Dados de entrada>
>>>

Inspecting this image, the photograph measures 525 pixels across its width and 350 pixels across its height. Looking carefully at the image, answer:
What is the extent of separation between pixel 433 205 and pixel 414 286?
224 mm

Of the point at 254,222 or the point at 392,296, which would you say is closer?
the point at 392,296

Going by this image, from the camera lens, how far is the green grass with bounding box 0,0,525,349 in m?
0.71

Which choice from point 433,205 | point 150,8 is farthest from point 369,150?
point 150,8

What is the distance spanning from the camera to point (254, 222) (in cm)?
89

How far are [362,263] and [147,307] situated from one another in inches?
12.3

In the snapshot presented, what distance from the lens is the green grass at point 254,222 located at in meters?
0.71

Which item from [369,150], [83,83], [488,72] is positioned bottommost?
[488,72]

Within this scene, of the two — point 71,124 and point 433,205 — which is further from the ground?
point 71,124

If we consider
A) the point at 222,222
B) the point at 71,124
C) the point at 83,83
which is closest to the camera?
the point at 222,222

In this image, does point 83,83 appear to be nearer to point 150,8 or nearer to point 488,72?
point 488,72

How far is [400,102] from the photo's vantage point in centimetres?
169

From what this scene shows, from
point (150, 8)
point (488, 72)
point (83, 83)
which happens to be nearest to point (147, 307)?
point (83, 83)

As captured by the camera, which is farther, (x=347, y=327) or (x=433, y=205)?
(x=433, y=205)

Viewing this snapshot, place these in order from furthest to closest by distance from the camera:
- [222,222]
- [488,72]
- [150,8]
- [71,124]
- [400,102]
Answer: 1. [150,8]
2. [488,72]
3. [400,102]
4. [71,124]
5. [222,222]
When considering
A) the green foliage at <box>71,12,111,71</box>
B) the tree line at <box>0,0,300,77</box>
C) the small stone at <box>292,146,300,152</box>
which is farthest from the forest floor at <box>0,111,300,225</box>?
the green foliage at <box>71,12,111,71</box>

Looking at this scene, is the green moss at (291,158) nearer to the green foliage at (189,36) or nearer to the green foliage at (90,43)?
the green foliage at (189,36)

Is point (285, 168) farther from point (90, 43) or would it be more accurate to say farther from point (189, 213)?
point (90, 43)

<<<

Objetivo declarado> Reescreva as linhas de todos os itens acima como uma lista JSON de strings, com uma string para cada linha e sem as linhas em branco.

Resultado correto>
[
  "Inspecting this image, the photograph measures 525 pixels across its width and 350 pixels across its height. Looking carefully at the image, answer:",
  "What is the extent of separation between pixel 433 205 and pixel 414 286?",
  "224 mm",
  "Of the point at 254,222 or the point at 392,296, which would you say is closer?",
  "the point at 392,296",
  "Going by this image, from the camera lens, how far is the green grass with bounding box 0,0,525,349 in m?",
  "0.71",
  "Which choice from point 433,205 | point 150,8 is farthest from point 369,150?",
  "point 150,8",
  "What is the distance spanning from the camera to point (254, 222) (in cm)?",
  "89",
  "How far are [362,263] and [147,307] situated from one another in inches?",
  "12.3",
  "In the snapshot presented, what distance from the lens is the green grass at point 254,222 located at in meters?",
  "0.71",
  "Which item from [369,150], [83,83], [488,72] is positioned bottommost?",
  "[488,72]",
  "Within this scene, of the two — point 71,124 and point 433,205 — which is further from the ground?",
  "point 71,124",
  "If we consider",
  "A) the point at 222,222",
  "B) the point at 71,124",
  "C) the point at 83,83",
  "which is closest to the camera?",
  "the point at 222,222",
  "In this image, does point 83,83 appear to be nearer to point 150,8 or nearer to point 488,72?",
  "point 488,72",
  "How far is [400,102] from the photo's vantage point in centimetres?",
  "169",
  "From what this scene shows, from",
  "point (150, 8)",
  "point (488, 72)",
  "point (83, 83)",
  "which happens to be nearest to point (147, 307)?",
  "point (83, 83)",
  "As captured by the camera, which is farther, (x=347, y=327) or (x=433, y=205)?",
  "(x=433, y=205)",
  "Viewing this snapshot, place these in order from furthest to closest by distance from the camera:",
  "- [222,222]",
  "- [488,72]",
  "- [150,8]",
  "- [71,124]",
  "- [400,102]",
  "Answer: 1. [150,8]",
  "2. [488,72]",
  "3. [400,102]",
  "4. [71,124]",
  "5. [222,222]",
  "When considering",
  "A) the green foliage at <box>71,12,111,71</box>",
  "B) the tree line at <box>0,0,300,77</box>",
  "C) the small stone at <box>292,146,300,152</box>",
  "which is farthest from the forest floor at <box>0,111,300,225</box>?",
  "the green foliage at <box>71,12,111,71</box>",
  "Looking at this scene, is the green moss at (291,158) nearer to the green foliage at (189,36) or nearer to the green foliage at (90,43)?",
  "the green foliage at (189,36)",
  "Is point (285, 168) farther from point (90, 43) or would it be more accurate to say farther from point (189, 213)?",
  "point (90, 43)"
]